Based on my highlights

Disclaimer This chapter is a mix between my thoughts and my notes. My notes are fully based on the text, so, if you want to check exactly what the author said please refer to the highlights.

Module Design

Together, in chapter 2 we reviewed the principles we need to keep in mind to achieve modularity. Everything is ok until the cockroach starts flying, and this will likely happen when your module start growing. Let's check what can we do when this happen.

Growing a module

From day to day we'll be receiving feature requests that we need to implement somewhere. If we are lucky, the new feature could be isolated and related to a particular module which would make our life super easy. In this scenario, the module will grow organically and the complexity introduced is unlikely to be a game changer. When we don't know where this new responsibility should be placed Its time to experiment.

Composability and Scalability

When creating new modules try to build them in favor of composability. This means that you should aim to have several units that combined together deliver the functionality we intent to complete. Depending on how much control the module handle for the consumer, the more control the module has the more this will increase the complexity of the module and also the assumptions the module make for the consumer. There is always a constant struggle on deciding between flexibility and simplicity. When facing this kind of decitions always choose for rigid components if there are not current needs for the component to be otherwise.

If we had designed them with scalability in mind, we might’ve grouped many similar use cases under the same feature, and would’ve avoided an unnecessarily large API surface in the process.

Design for today

We love making predictions. Sometimes we are wrong. Actually, most of the times. If we want to keep our modules simple and real, develop for today. Don't try to add flexibility to your modules for the sake of it. Its way worse to recover from a bad API design if we don't have any data to base our decitions on. Of course there are multiple times we know before hand a new use case is going to arrive very soon, and very soon is not today and it might never be. When we strive to build the functionality we require for today we guarantee we are going to have only the very minimal.

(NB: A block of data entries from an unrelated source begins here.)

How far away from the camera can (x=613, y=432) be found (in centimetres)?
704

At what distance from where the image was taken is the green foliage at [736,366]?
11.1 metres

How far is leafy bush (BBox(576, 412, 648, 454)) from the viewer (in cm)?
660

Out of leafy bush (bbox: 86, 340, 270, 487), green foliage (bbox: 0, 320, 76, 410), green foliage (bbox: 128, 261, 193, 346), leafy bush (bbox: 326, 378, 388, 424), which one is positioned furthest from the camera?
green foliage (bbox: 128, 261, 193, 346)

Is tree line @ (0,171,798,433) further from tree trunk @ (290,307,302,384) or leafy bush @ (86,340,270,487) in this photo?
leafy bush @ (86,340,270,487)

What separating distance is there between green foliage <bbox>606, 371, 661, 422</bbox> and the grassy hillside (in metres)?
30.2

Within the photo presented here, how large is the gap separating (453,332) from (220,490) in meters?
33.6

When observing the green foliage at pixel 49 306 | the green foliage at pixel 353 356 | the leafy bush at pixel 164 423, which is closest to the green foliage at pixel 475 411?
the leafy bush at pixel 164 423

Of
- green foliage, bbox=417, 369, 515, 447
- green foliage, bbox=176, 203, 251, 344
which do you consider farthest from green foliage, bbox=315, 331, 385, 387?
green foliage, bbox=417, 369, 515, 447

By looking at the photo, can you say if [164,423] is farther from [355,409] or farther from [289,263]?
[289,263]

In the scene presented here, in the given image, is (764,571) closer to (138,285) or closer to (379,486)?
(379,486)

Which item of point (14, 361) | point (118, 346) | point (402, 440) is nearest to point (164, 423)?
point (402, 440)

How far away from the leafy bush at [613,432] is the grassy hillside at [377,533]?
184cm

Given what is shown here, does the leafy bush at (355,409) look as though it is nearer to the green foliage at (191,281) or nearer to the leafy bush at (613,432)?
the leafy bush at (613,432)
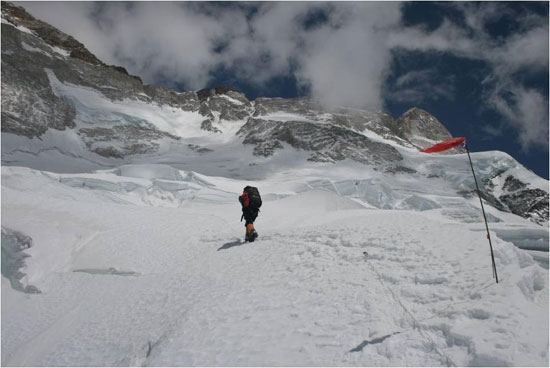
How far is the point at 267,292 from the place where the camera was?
6.11m

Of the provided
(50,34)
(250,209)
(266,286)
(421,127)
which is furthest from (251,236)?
(421,127)

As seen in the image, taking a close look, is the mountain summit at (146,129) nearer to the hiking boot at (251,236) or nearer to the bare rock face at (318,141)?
the bare rock face at (318,141)

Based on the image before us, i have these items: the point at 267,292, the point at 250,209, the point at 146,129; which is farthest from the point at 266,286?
the point at 146,129

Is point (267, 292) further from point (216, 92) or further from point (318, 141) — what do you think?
point (216, 92)

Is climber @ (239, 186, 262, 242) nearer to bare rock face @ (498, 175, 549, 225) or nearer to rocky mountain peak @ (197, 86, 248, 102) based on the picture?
bare rock face @ (498, 175, 549, 225)

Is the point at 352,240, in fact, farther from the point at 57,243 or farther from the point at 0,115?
the point at 0,115

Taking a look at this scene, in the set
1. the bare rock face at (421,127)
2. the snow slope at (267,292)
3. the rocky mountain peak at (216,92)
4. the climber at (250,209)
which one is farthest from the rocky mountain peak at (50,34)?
the climber at (250,209)

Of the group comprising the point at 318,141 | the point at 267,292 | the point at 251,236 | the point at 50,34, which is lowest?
the point at 267,292

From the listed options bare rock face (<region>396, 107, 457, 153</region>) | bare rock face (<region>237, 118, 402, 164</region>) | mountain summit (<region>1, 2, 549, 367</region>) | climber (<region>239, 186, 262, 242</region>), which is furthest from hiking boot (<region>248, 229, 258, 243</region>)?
bare rock face (<region>396, 107, 457, 153</region>)

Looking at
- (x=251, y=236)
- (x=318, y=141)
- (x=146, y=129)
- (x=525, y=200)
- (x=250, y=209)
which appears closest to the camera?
(x=251, y=236)

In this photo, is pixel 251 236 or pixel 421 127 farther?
pixel 421 127

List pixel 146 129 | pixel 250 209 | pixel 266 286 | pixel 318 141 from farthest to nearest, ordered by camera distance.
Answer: pixel 318 141
pixel 146 129
pixel 250 209
pixel 266 286

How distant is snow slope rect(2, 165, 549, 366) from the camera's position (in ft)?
14.4

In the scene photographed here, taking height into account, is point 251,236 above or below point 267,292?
above
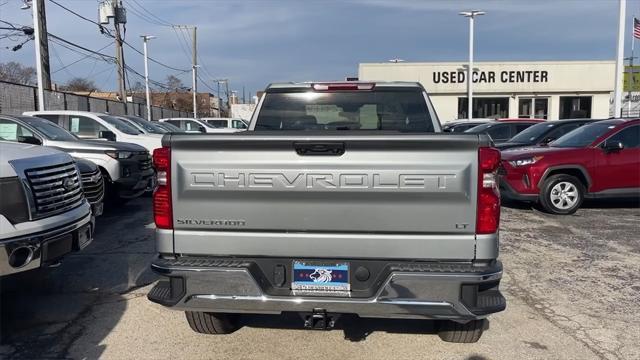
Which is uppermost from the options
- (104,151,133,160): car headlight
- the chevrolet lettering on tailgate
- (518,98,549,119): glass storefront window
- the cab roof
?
(518,98,549,119): glass storefront window

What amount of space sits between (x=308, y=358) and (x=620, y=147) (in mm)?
7562

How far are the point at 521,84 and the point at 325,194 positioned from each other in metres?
36.6

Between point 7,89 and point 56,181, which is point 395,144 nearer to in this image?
point 56,181

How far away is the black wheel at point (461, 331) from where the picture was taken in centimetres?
401

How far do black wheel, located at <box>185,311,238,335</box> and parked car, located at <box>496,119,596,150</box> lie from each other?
29.4ft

Abstractions evolve in small steps

Abstraction is such a fancy word :D. According to a random page: Abstraction is the act of representing essential features without including the background details or explanations. I now know why this can go wrong so easily. Representing the essential should be driven by your requirements, so your module gradually grow without adding extra unnecessary complexity. When we doubt on exposing certain internals, just don't. Expose the minimal until we are certain we need those internals to be used by the context.

Move deliberately and experiment

Remember we said that modules will grow, and sometimes we won't know where to put the new features so we just have to tried things out. It's ok to make mistakes because when there is lack of information taking decitions becomes a tough problem. Just wait until a pattern emerge and we know for certain where the features should be placed. Its a good practice (by Nico and me) to cover your functionality with tests, especially when we are dealing with a lot of uncertainty so in the future we can move things without much trouble. Tests will not guarantee that things will work out forever, but for sure are very useful to catch a big surfaces of erros we might have.